The limitations of such systems aren’t technological — they‘re mathematical. No matter how much hardware or engineering we throw at the problem, we cannot escape the fundamental limitations established by the Halting Problem and Incompleteness Theorems.

Conclusion

The connection between First Order Logic and the relational model isn‘t just an interesting academic observation — it’s a profound insight into the nature of data itself. First Order Logic represents the boundary of what is expressible while remaining finitely computable.

When we understand this connection, we see that the relational model isn’t just one paradigm among many — it’s the mathematically optimal way to represent general-purpose data storage and retrieval. Other approaches may optimize for specific use cases, but they either sacrifice generality or bump up against the fundamental limitations established by Gödel and Turing.

The relational model has endured for over 50 years not because of technological inertia but because it embodies a profound mathematical truth: relations are indeed the natural way to organize data.

Coda: But SQL is terrible

It deserves to be said that SQL is still terrible.
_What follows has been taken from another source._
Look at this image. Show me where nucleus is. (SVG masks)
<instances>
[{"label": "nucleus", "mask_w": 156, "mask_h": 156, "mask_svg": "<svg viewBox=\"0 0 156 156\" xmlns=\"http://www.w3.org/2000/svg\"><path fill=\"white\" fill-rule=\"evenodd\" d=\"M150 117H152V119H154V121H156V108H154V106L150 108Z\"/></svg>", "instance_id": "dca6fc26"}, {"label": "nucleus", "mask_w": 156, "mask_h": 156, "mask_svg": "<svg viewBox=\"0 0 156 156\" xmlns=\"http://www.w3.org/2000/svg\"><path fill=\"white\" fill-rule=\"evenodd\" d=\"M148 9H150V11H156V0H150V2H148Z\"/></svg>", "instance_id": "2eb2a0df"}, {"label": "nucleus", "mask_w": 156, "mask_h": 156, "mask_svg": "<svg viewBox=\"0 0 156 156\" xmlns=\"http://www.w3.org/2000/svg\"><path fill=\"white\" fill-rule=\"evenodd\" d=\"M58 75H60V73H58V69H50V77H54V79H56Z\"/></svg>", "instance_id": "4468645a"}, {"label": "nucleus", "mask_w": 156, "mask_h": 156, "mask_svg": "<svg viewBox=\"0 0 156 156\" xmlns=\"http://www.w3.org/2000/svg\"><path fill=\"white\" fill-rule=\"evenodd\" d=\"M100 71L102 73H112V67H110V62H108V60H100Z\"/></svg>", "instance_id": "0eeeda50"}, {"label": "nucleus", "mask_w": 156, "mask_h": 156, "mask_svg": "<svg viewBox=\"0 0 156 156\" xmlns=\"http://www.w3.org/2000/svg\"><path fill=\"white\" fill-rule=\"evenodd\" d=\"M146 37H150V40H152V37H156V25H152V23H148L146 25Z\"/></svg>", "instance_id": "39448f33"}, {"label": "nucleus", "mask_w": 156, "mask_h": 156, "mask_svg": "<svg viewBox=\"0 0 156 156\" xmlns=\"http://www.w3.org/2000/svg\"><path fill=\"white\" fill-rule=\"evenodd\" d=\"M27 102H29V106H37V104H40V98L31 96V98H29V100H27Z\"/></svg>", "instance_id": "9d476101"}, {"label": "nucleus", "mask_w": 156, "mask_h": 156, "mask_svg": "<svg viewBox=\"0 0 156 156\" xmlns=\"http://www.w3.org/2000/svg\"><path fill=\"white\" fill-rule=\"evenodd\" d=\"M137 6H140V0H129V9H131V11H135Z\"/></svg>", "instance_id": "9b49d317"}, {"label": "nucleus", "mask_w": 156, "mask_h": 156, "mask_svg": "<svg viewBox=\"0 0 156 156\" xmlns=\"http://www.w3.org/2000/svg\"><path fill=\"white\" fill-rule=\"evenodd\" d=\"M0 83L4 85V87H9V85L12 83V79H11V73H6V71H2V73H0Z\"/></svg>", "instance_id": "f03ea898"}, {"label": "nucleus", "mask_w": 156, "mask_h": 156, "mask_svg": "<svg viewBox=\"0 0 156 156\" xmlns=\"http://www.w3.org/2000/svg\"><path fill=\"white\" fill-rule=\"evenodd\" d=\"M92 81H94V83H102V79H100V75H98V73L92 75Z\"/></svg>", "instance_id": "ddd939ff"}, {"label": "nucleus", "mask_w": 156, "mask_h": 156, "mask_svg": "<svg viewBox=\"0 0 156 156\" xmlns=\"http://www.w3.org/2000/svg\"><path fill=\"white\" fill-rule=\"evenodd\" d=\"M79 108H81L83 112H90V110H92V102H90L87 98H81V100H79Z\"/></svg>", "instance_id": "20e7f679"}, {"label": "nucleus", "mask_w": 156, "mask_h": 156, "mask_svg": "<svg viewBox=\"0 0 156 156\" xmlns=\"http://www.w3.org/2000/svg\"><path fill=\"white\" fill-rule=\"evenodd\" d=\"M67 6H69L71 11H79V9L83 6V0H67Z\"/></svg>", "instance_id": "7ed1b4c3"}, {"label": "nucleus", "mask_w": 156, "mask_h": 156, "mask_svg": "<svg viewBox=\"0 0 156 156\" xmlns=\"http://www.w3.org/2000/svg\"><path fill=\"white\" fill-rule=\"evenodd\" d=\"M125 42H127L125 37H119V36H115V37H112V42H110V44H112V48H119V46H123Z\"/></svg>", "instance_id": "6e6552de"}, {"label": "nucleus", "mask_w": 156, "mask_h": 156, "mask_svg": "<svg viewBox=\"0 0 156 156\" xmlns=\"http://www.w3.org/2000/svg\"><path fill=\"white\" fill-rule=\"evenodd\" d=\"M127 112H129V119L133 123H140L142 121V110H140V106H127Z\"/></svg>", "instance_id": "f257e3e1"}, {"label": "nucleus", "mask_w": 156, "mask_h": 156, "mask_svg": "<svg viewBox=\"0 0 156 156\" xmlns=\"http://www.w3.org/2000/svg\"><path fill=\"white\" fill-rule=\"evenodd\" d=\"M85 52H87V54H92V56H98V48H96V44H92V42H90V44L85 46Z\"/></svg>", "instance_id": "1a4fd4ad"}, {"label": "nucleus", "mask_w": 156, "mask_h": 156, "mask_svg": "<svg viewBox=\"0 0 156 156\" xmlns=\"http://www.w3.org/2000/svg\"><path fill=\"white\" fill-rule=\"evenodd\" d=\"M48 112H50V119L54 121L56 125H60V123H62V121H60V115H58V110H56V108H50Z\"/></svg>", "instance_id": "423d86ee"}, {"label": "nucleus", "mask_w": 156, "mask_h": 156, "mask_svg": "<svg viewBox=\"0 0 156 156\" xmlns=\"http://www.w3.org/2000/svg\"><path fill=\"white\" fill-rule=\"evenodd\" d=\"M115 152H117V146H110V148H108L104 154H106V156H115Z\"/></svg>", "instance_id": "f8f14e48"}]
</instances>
It is the only practical relational database query language we have, but it is deeply flawed. It’s horrible just as a programming language: verbose; hard to write; hard to read; counterintuitive; and filled with inconcistencies and foot guns. There are better languages (particularly Datalog), but only SQL is widely available and generally supported.

That we aren’t using something better is the single greatest tragedy in the computer industry. It is the single biggest contributor to software engineering being so inefficient. It is why folks are drawn to non-relational monstrosities like MongoDB. It’s why we have to write a whole separate layer of software (“middleware”) between our data store and our user interfaces, where we do as much of our computing as we can get away with in something that isn’t SQL.

I guess I’m just trying to be clear that I’m not saying here that SQL is the last word in database designs.